[Instructions for the task]
Print what the records say exactly, and omit the pictures.

[Exercise input]
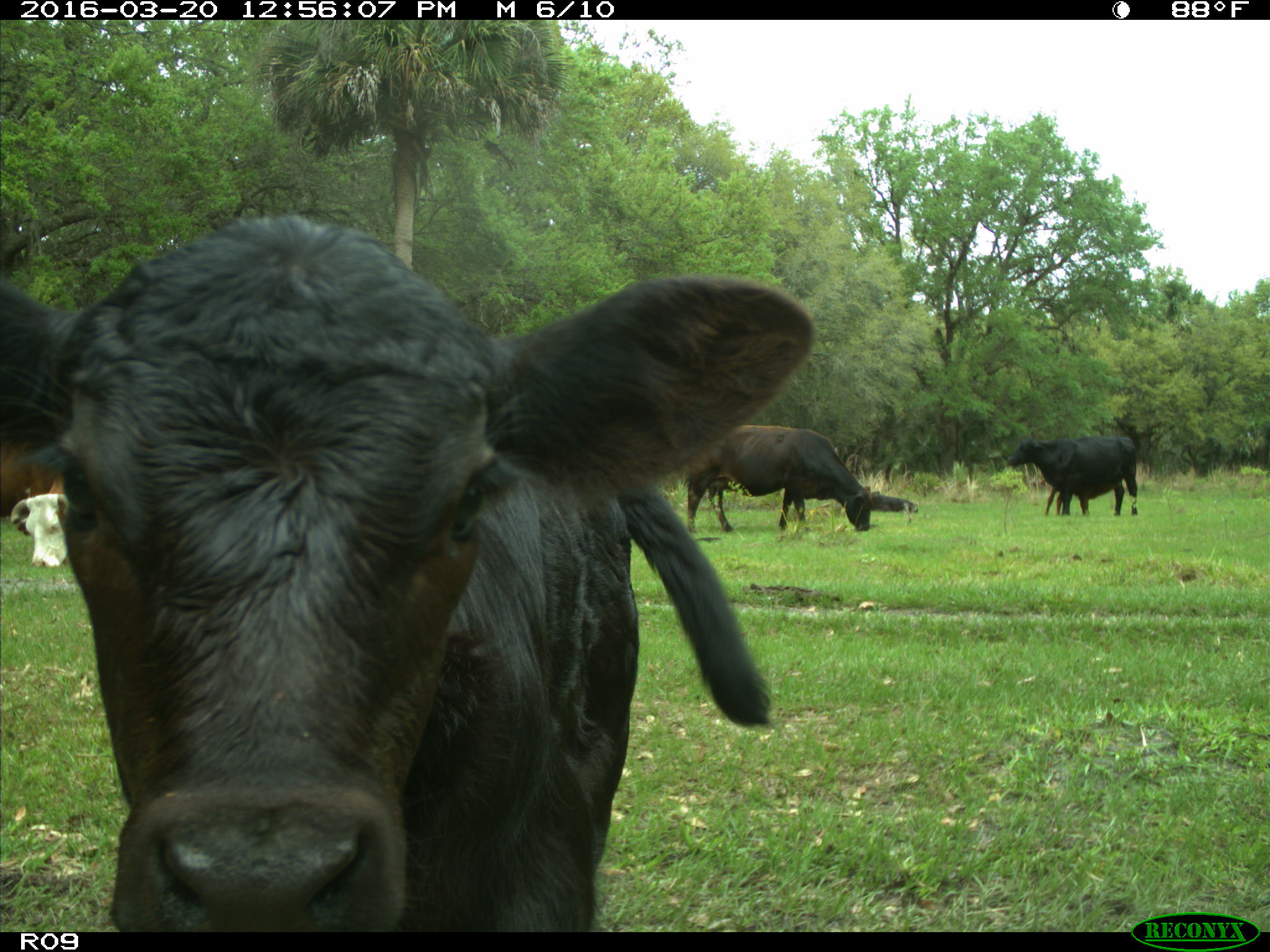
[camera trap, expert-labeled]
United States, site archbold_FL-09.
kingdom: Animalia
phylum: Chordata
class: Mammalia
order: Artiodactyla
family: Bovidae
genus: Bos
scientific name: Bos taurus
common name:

[Expected output]
[camera trap, expert-labeled]
United States, site archbold_FL-09.
kingdom: Animalia
phylum: Chordata
class: Mammalia
order: Artiodactyla
family: Bovidae
genus: Bos
scientific name: Bos taurus
common name:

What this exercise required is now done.